I'll admit this one's a bit outside my wheelhouse, so I was a little hesitant going in, particularly when I saw the two-and-a-half-hours run time. Well, tourists, I hope you've cleared some time on your schedule, because we're taking a wild trip with 2019's Midsommar.
As our film opens, we find a young woman named Dani, who is in obvious distress as she's received a troubling, cryptic email from her sister. Her boyfriend, Christian, tries to reassure her and returns to socializing with his friends, who urge him to break up with Dani as their relationship has been troubled for the past year. Dani calls back, screaming, because firefighters have just discovered her parents and sister, dead by carbon monoxide poisoning in an obvious murder/suicide. Reluctant to break up with Dani due to her grief and upcoming birthday, Christian invites her along with him and his friends on a trip to visit their friend Pelle's hometown in Sweden for the summer solstice festival.
Almost immediately the Americans are unsettled by the strange life and customs of the community, called the Hårga. They find the locals to be kind and inviting, however, and do their best to acclimate. Unfortunately the idyllic charm of the Hårga is shattered when they witness an appalling and gruesome suicide ritual. Things only go downhill from there as the tourists begin to disappear one by one and tensions rise among those who remain.

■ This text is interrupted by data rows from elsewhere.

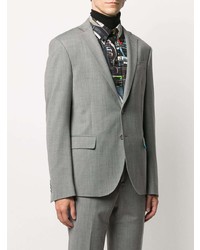 Blazer gris Moschino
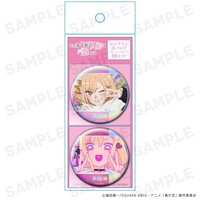 TVアニメ「その着せ替え人形は恋をする」Season 2 ホログラム缶バッジ2個セット 喜多川海夢 vol.2
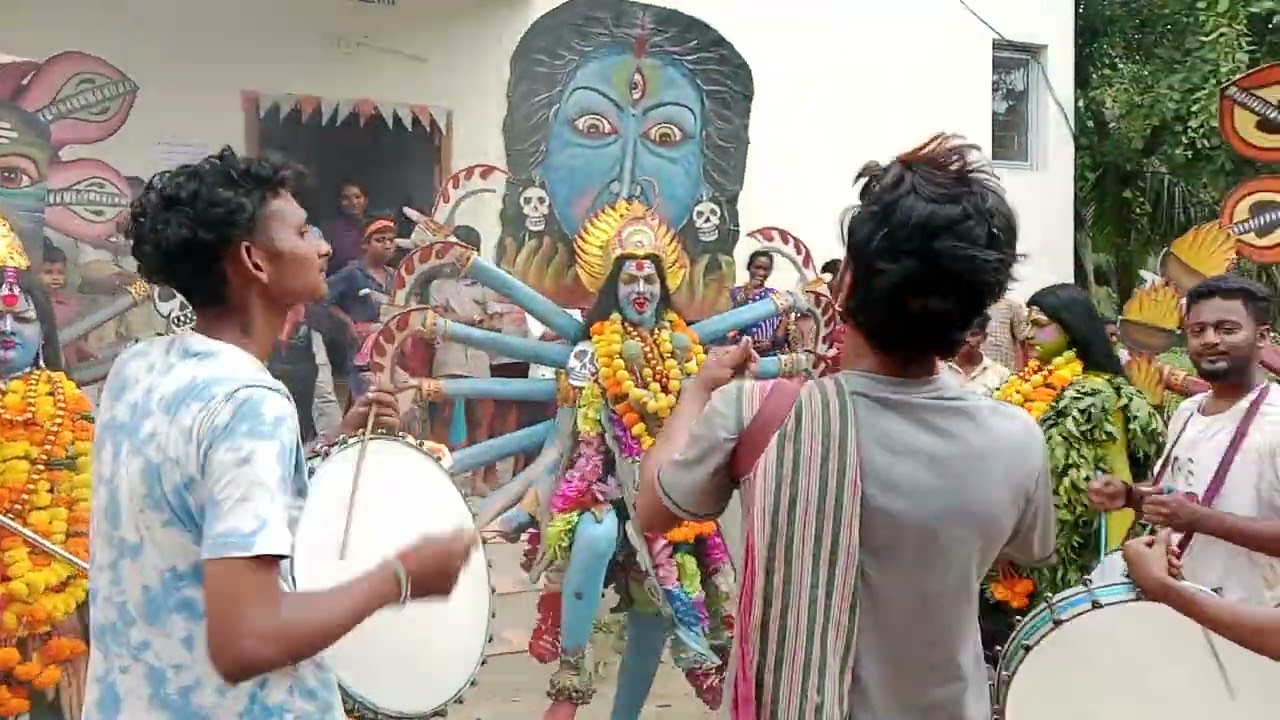 Kalka dance 🙏🙏🥁🥁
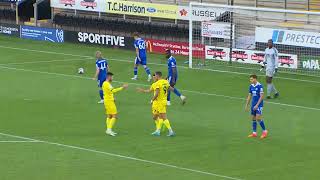 Burton Albion v Leicester City U21 highlights [upl. by Strephon]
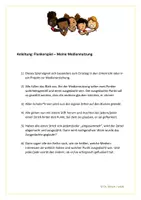 Vorschau - Stundenentwürfe - Bewegungs-Spiel / Einstieg Medienerziehung: Meine Mediennutzung (Flunkterspiel) - Seite 1
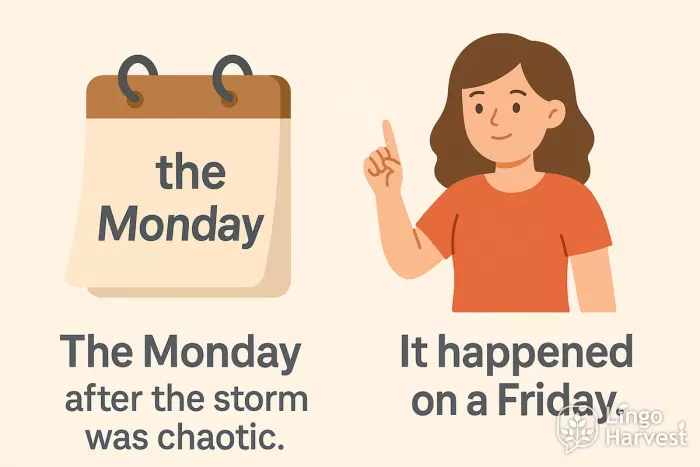 articles with days monday friday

Hooooooooo boy! Well... how do I put this? Midsommar felt like watching one of Alejandro Jodorowsky's wet dreams. Remember how I said it was like an acid trip without the drugs? I meant it. You'll need a keen eye to catch some of the strange and unnerving (but subtle) visual effects, so put down your phone and pay attention. Blink and you literally might miss something. This is most certainly an arthouse film, and definitely not a traditional horror film. There are no hockey masks and razor gloves to be found in the Hårga. It's far far more diabolical, let me assure you.
From the moment the tourists arrived, I knew the locals weren't your typical tree-loving, stoner hippies. My cult sense was tingling from the moment the first Swedish syllable was uttered. One of the characters references Waco, and they wouldn't be too far off. If there's one thing Midsommar does correctly and does quite well, it's establishing humans as monsters. It's often said that the best villains are those who do not believe they are evil, and while I personally disagree, the people of the Hårga do fit the bill.
Midsommar is not for the faint of heart or the weak of stomach. While almost completely devoid of jump scares, the film does contain gore that rivals even the Saw franchise in its grotesqueness. Considering the budget, some of the practical gore effects are quite impressive and would probably have industry greats like Tom Savini and Gregg Nicotero cheering in their seats. This movie is equal parts body horror and psychological thriller, and at times it's hard to determine which of those elements is more unsettling. Whatever you do, put the children to bed before putting this film on.
So you're probably wondering my verdict. Honestly, I'm divided. If I had to sum the movie up in just one sentence, it would be that Midsommar is the longest and weirdest breakup movie ever made. Midsommar is most definitely not my cup of tea, but I'll admit that it does what it set out to do well, especially on a budget of only 9 million dollars. It's disgusting, it's perverted, it's sinister, and above all... it's un-fucking-settling. If you have the stomach for it and find sex/death cults fascinating, or if you just like weird white people being weird white people, then give Midsommar a shot. Just don't say I didn't warn you.